_TASK REQUIREMENTS_: Format every line of the records below as a JSON list of strings, one string per line, with blank lines omitted.

Items from a data source
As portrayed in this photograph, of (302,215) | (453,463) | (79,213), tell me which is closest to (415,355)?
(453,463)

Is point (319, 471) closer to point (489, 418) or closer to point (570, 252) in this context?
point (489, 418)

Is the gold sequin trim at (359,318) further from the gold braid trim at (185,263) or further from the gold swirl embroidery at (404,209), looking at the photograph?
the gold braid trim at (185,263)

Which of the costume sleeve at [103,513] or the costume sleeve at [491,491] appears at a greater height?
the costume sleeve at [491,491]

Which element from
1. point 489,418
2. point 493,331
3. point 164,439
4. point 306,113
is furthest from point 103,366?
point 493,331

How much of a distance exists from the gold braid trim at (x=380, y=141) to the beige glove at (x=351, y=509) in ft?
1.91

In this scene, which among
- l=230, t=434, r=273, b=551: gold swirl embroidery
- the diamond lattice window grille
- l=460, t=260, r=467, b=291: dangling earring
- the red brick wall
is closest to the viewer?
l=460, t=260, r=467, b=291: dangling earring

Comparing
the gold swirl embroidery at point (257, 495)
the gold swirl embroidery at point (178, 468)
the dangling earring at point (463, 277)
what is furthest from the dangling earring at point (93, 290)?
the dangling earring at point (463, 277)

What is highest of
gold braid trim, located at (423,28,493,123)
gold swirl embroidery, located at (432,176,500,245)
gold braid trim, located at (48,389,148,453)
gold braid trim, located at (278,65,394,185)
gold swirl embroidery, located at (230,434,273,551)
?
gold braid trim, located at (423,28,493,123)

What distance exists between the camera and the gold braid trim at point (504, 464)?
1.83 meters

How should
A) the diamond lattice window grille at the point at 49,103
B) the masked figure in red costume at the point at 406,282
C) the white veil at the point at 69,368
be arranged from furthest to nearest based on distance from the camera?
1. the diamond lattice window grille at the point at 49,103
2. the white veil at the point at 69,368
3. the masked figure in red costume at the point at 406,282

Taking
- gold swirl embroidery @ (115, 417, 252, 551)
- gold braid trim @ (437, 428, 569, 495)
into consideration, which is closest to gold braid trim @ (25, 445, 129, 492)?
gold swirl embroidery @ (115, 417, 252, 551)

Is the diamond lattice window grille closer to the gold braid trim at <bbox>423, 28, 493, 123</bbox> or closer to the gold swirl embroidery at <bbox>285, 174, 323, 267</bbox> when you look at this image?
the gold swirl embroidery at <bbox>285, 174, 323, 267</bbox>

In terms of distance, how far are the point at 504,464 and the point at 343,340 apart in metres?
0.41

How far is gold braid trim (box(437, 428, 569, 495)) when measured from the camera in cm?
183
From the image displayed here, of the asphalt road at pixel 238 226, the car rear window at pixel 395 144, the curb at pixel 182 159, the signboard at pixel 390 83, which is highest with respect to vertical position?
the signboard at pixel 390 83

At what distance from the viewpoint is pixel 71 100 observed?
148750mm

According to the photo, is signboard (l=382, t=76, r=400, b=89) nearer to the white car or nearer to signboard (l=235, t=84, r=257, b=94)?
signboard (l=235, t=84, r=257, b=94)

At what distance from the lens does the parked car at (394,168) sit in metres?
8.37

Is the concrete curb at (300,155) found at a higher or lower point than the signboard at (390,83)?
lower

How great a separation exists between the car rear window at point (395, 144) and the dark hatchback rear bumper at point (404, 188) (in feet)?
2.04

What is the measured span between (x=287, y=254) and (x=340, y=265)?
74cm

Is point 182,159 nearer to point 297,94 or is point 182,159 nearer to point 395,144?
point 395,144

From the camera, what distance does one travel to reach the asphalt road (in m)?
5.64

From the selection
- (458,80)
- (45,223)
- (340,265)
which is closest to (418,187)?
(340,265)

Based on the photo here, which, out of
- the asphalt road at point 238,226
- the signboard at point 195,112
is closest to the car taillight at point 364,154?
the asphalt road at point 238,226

_THE RESPONSE_:
[
  "As portrayed in this photograph, of (302,215) | (453,463) | (79,213), tell me which is closest to (415,355)?",
  "(453,463)",
  "Is point (319, 471) closer to point (489, 418) or closer to point (570, 252) in this context?",
  "point (489, 418)",
  "Is the gold sequin trim at (359,318) further from the gold braid trim at (185,263) or further from the gold swirl embroidery at (404,209), looking at the photograph?",
  "the gold braid trim at (185,263)",
  "Which of the costume sleeve at [103,513] or the costume sleeve at [491,491] appears at a greater height?",
  "the costume sleeve at [491,491]",
  "Which element from",
  "1. point 489,418",
  "2. point 493,331",
  "3. point 164,439",
  "4. point 306,113",
  "is furthest from point 103,366?",
  "point 493,331",
  "How much of a distance exists from the gold braid trim at (x=380, y=141) to the beige glove at (x=351, y=509) in ft?",
  "1.91",
  "In this scene, which among",
  "- l=230, t=434, r=273, b=551: gold swirl embroidery",
  "- the diamond lattice window grille",
  "- l=460, t=260, r=467, b=291: dangling earring",
  "- the red brick wall",
  "is closest to the viewer?",
  "l=460, t=260, r=467, b=291: dangling earring",
  "Comparing",
  "the gold swirl embroidery at point (257, 495)",
  "the gold swirl embroidery at point (178, 468)",
  "the dangling earring at point (463, 277)",
  "what is furthest from the dangling earring at point (93, 290)?",
  "the dangling earring at point (463, 277)",
  "What is highest of",
  "gold braid trim, located at (423,28,493,123)",
  "gold swirl embroidery, located at (432,176,500,245)",
  "gold braid trim, located at (48,389,148,453)",
  "gold braid trim, located at (278,65,394,185)",
  "gold swirl embroidery, located at (230,434,273,551)",
  "?",
  "gold braid trim, located at (423,28,493,123)",
  "What distance exists between the camera and the gold braid trim at point (504, 464)?",
  "1.83 meters",
  "How should",
  "A) the diamond lattice window grille at the point at 49,103",
  "B) the masked figure in red costume at the point at 406,282",
  "C) the white veil at the point at 69,368",
  "be arranged from furthest to nearest based on distance from the camera?",
  "1. the diamond lattice window grille at the point at 49,103",
  "2. the white veil at the point at 69,368",
  "3. the masked figure in red costume at the point at 406,282",
  "Taking",
  "- gold swirl embroidery @ (115, 417, 252, 551)",
  "- gold braid trim @ (437, 428, 569, 495)",
  "into consideration, which is closest to gold braid trim @ (25, 445, 129, 492)?",
  "gold swirl embroidery @ (115, 417, 252, 551)",
  "Is the diamond lattice window grille closer to the gold braid trim at <bbox>423, 28, 493, 123</bbox> or closer to the gold swirl embroidery at <bbox>285, 174, 323, 267</bbox> when you look at this image?",
  "the gold swirl embroidery at <bbox>285, 174, 323, 267</bbox>",
  "In terms of distance, how far are the point at 504,464 and the point at 343,340 apart in metres?",
  "0.41",
  "How far is gold braid trim (box(437, 428, 569, 495)) when measured from the camera in cm?",
  "183",
  "From the image displayed here, of the asphalt road at pixel 238 226, the car rear window at pixel 395 144, the curb at pixel 182 159, the signboard at pixel 390 83, which is highest with respect to vertical position?",
  "the signboard at pixel 390 83",
  "At what distance from the viewpoint is pixel 71 100 observed?",
  "148750mm",
  "According to the photo, is signboard (l=382, t=76, r=400, b=89) nearer to the white car or nearer to signboard (l=235, t=84, r=257, b=94)?",
  "signboard (l=235, t=84, r=257, b=94)",
  "At what distance from the lens does the parked car at (394,168) sit in metres?",
  "8.37",
  "Is the concrete curb at (300,155) found at a higher or lower point than the signboard at (390,83)?",
  "lower",
  "How great a separation exists between the car rear window at point (395, 144) and the dark hatchback rear bumper at point (404, 188) (in feet)?",
  "2.04",
  "What is the measured span between (x=287, y=254) and (x=340, y=265)?",
  "74cm",
  "Is point 182,159 nearer to point 297,94 or is point 182,159 nearer to point 395,144?",
  "point 395,144",
  "From the camera, what distance does one travel to reach the asphalt road (in m)?",
  "5.64",
  "From the selection",
  "- (458,80)",
  "- (45,223)",
  "- (340,265)",
  "which is closest to (418,187)?",
  "(340,265)",
  "Based on the photo here, which, out of",
  "- the asphalt road at point 238,226",
  "- the signboard at point 195,112",
  "is closest to the car taillight at point 364,154?",
  "the asphalt road at point 238,226"
]